Öncelikle ülkemizin Başbakanına geçmiş olsun.
Sevsek de sevmesek de cumhuriyetin başbakanıdır.
Sevme zorunluluğu yoktur ama her yurttaşın saygı göstermesi gerekir.
Siyasette ebedi dostluklar ve düşmanlıklar yoktur.
Basınla siyasetçiler arasında ise dostluk veya düşmanlık
her iki tarafa da zarar verir.
İlişkilerin sıcak dönemlerinde yarar sağlanır gibi
gözükse de ilerleyen zamanda yıpratıcı bazen de yok edici olabilir.
Demokrat Parti ve devamı olan Adalet Partisi iktidarlarında
bu partilere göbekten bağlı gazeteler vardı.
ZAFER, SON HAVADİS, TERCÜMAN, YENİ İSTANBUL aklıma gelenler.
CHP’ye bağlı olan da ULUS Gazetesi’ydi.
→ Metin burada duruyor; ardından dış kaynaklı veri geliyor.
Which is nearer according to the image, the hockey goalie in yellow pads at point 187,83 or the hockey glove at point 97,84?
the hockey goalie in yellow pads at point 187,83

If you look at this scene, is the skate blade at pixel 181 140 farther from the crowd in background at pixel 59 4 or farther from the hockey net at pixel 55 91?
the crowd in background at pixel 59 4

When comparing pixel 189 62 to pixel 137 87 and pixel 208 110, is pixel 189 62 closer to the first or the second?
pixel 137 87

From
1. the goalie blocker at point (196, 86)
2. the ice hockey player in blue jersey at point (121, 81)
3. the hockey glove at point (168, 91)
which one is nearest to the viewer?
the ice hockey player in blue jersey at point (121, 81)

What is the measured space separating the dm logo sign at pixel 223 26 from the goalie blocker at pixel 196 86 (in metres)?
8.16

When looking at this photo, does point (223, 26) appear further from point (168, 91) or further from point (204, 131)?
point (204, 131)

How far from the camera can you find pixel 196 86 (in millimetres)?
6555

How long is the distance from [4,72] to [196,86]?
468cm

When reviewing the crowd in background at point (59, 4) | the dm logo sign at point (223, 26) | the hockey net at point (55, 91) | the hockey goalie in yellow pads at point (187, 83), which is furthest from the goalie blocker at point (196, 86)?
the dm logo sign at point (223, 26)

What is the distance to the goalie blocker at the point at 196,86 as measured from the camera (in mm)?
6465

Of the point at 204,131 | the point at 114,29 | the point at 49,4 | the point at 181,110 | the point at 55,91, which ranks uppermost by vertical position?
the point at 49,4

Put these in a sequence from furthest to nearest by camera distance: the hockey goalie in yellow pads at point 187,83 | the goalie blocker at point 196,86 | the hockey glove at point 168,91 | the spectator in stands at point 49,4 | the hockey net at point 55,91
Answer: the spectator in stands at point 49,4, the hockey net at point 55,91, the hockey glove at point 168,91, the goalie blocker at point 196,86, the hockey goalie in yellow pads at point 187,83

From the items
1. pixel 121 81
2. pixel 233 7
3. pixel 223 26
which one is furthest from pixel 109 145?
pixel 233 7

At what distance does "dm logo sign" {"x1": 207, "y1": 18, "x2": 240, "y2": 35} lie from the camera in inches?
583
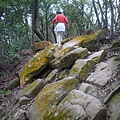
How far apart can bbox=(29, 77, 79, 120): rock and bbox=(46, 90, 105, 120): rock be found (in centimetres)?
22

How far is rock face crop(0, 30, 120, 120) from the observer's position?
12.3ft

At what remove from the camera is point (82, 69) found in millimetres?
5117

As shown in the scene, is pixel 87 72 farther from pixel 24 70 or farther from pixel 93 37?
pixel 24 70

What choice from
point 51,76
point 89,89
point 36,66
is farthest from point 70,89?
point 36,66

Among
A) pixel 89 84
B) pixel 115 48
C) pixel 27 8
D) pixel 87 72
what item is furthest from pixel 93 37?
pixel 27 8

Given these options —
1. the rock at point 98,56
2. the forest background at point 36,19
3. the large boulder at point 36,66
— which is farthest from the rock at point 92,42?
the large boulder at point 36,66

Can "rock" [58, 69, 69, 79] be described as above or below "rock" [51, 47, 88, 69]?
below

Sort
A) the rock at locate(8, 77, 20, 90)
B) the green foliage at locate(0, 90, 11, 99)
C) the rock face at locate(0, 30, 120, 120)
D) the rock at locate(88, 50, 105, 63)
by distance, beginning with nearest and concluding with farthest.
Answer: the rock face at locate(0, 30, 120, 120) < the rock at locate(88, 50, 105, 63) < the green foliage at locate(0, 90, 11, 99) < the rock at locate(8, 77, 20, 90)

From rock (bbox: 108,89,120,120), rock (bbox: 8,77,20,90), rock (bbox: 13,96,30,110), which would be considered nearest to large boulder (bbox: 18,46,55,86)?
rock (bbox: 8,77,20,90)

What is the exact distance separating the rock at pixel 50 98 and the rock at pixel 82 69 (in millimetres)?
204

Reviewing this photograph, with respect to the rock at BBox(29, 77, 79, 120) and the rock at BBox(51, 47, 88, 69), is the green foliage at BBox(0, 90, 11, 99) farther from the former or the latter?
the rock at BBox(51, 47, 88, 69)

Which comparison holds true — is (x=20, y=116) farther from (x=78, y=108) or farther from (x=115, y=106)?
(x=115, y=106)

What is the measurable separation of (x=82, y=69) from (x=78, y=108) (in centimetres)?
155

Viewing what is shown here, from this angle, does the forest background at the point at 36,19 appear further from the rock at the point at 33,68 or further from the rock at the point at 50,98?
the rock at the point at 50,98
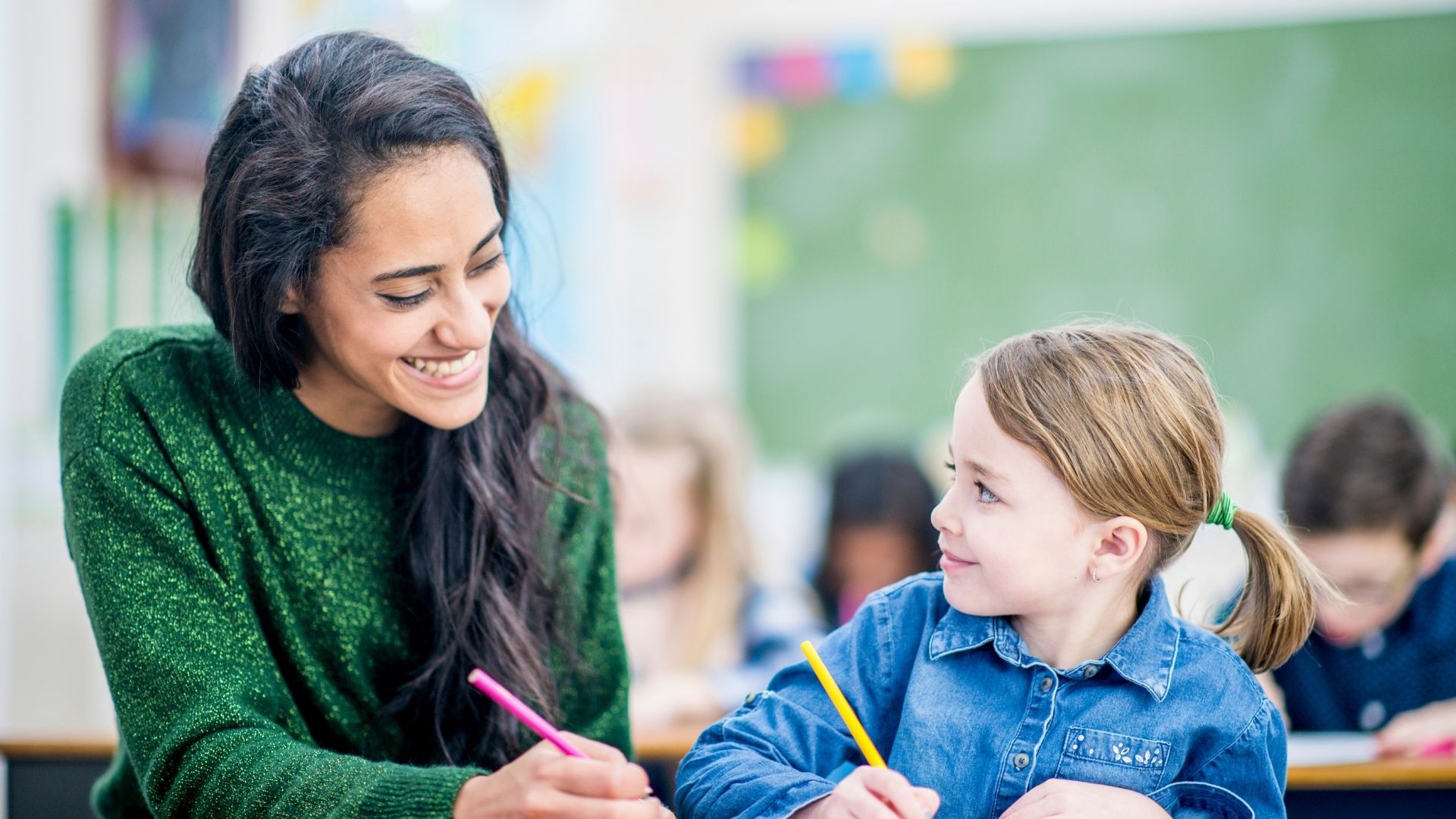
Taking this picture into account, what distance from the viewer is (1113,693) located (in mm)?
1077

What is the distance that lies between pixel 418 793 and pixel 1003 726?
47cm

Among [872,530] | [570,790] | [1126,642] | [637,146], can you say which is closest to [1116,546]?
[1126,642]

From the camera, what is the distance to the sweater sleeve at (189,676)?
3.52ft

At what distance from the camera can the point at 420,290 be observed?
1185 mm

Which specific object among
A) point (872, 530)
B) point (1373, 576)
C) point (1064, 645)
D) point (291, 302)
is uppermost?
point (291, 302)

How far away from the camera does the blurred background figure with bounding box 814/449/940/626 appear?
9.84 ft

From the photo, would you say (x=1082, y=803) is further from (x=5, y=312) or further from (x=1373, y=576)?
(x=5, y=312)

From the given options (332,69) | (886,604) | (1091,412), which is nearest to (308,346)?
(332,69)

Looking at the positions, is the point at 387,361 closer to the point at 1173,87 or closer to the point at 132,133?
the point at 132,133

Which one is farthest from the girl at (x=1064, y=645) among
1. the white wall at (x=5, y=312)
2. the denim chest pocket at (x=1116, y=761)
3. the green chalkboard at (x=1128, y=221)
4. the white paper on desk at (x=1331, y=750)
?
the green chalkboard at (x=1128, y=221)

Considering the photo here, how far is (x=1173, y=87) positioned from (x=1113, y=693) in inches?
120

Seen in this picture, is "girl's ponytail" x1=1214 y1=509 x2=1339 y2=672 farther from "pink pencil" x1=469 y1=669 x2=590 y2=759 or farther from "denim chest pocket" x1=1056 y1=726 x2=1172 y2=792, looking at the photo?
"pink pencil" x1=469 y1=669 x2=590 y2=759

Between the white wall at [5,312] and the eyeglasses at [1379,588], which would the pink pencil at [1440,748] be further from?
the white wall at [5,312]

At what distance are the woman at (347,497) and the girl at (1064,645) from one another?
0.20 metres
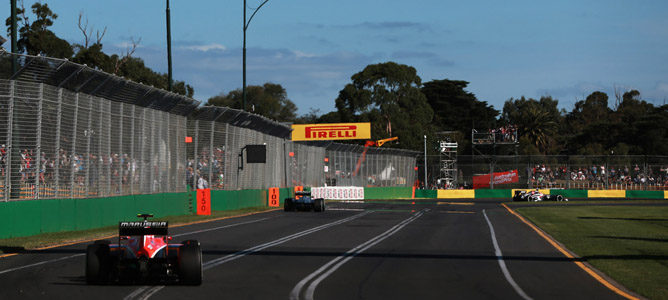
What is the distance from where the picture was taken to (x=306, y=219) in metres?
34.3

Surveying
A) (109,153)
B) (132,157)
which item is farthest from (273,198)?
(109,153)

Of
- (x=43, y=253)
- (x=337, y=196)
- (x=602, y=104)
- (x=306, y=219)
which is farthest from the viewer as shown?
(x=602, y=104)

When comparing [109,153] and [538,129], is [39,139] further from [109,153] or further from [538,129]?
[538,129]

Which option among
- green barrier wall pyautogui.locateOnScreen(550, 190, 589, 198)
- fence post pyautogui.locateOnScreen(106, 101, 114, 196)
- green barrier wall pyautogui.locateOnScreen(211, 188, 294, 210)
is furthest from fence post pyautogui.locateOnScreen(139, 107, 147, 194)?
green barrier wall pyautogui.locateOnScreen(550, 190, 589, 198)

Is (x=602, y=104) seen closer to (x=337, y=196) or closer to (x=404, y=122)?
(x=404, y=122)

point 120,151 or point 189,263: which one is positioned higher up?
point 120,151

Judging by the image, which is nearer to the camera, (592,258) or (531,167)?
(592,258)

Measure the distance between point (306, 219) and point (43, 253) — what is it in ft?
57.4

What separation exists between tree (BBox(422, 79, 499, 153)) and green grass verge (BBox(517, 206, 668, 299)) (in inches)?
3608

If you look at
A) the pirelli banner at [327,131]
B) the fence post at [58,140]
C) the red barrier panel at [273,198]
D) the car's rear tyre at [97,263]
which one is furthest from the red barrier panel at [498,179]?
the car's rear tyre at [97,263]

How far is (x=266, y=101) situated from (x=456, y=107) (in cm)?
3232

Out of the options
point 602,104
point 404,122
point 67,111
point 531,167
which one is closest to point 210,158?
point 67,111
Bu gün yoklar.
Daha başka gazeteler de vardı ama adlarını ben bile unuttum.
Bir de siyasetin kuyruğuna sıkıca yapışmış karşıt görüşlüler
vardı ki, göktaşları gibi parlayıp yok oldular.
AKŞAM, POLİTİKA, YENİ ORTAM..
AKŞAM çıkıyor ama eskisiyle ilişkisi yok.
Ankara’da BARIŞ, HALKÇI, DÜNYA çıkardı.İyi de satarlardı.
Adlarını anımsayan kaç kişi kaldı.
Kemal Çukurkavaklı’nın YENİGÜN’ü, Celal Kargılı’nın
OLAY’ı, Ferruh Bozbeyli’nin ZAMAN’ı, Mustafa Ayverdi’nin
BUGÜN’ü, bir de MEDENİYET vardı.
ZAMAN büyük bir gazete olarak yayına devam ediyor
ama Gülen Hoca’nın hayatıyla sınırlı.
Bütün faniler gibi bir gün hoca hakka yürüyünce ZAMAN
nereye yürüyecek hep birlikte göreceğiz.
Her kapanan gazete onlarca gazetecinin işsiz kalması anlamı taşır.
Enver Ören ileriyi gördüğü için TÜRKİYE Gazetesi’ni kurumlaştırdı.
1950’den beri evimize gazete alınır.
O yıllarda aldığımız gazetelerden sadece YENİ SABAH artık çıkmıyor.
HÜRRİYET ve MİLLİYET artık gazetecilerin gazetesi değiller.
Simavi ile Karacan ailesi basın sektöründen ayrılınca
gazetecilik büyük ölçüde anlamını yitirdi.
CUMHURİYET Gazetesi o kadar çok zik zak çizdi ki aydınların
gazetesi olacağına seçkinlerin gösteriş aracına dönüştü.
Cumhuriyet’te gazete öne çıkacağına yazarlar öne çıktı.
Yunus Nadi, Nadir Nadi, İlhan Selçuk ve Uğur Mumcu
gazetenin bir adım önünde yer aldılar.
Uğur Mumcu’nun yerinde yazan Mustafa Balbay epeyce hafif kaldı.
Mumcu’nun yolunda gideceğine İlhan Selçuk çizgisine saptı.
Basın yağcılarla yalakaların konuşlanacağı bir alan değildir.
Başbakana tekrar sağlıklı günler diliyorum.
Hastalık, hele ameliyat insana sıkıntılı günler yaşatır.
Ancak faydalı yanları da vardır.
İnsan düşünecek zaman bulur.
Hayatla ölüm arasındaki saç kılından ince çizgiyi hisseder.
Belki Sayın Başbakan bu arada “BASIN ÖZGÜRLÜĞÜ” denilen
kavramına da şöyle bir göz atar.
Son büyük imparator II.Abdülhamit’in 33 yıllık saltanatının
üzerindeki en kara gölge “SANSÜR” ve basını denetim altında tutma çabasıdır.
Basını ele geçirdiğini sanmak kar tanesini tutmaya benzer.
Allah Başbakanımıza gerçekleri görecek kadar ömür versin.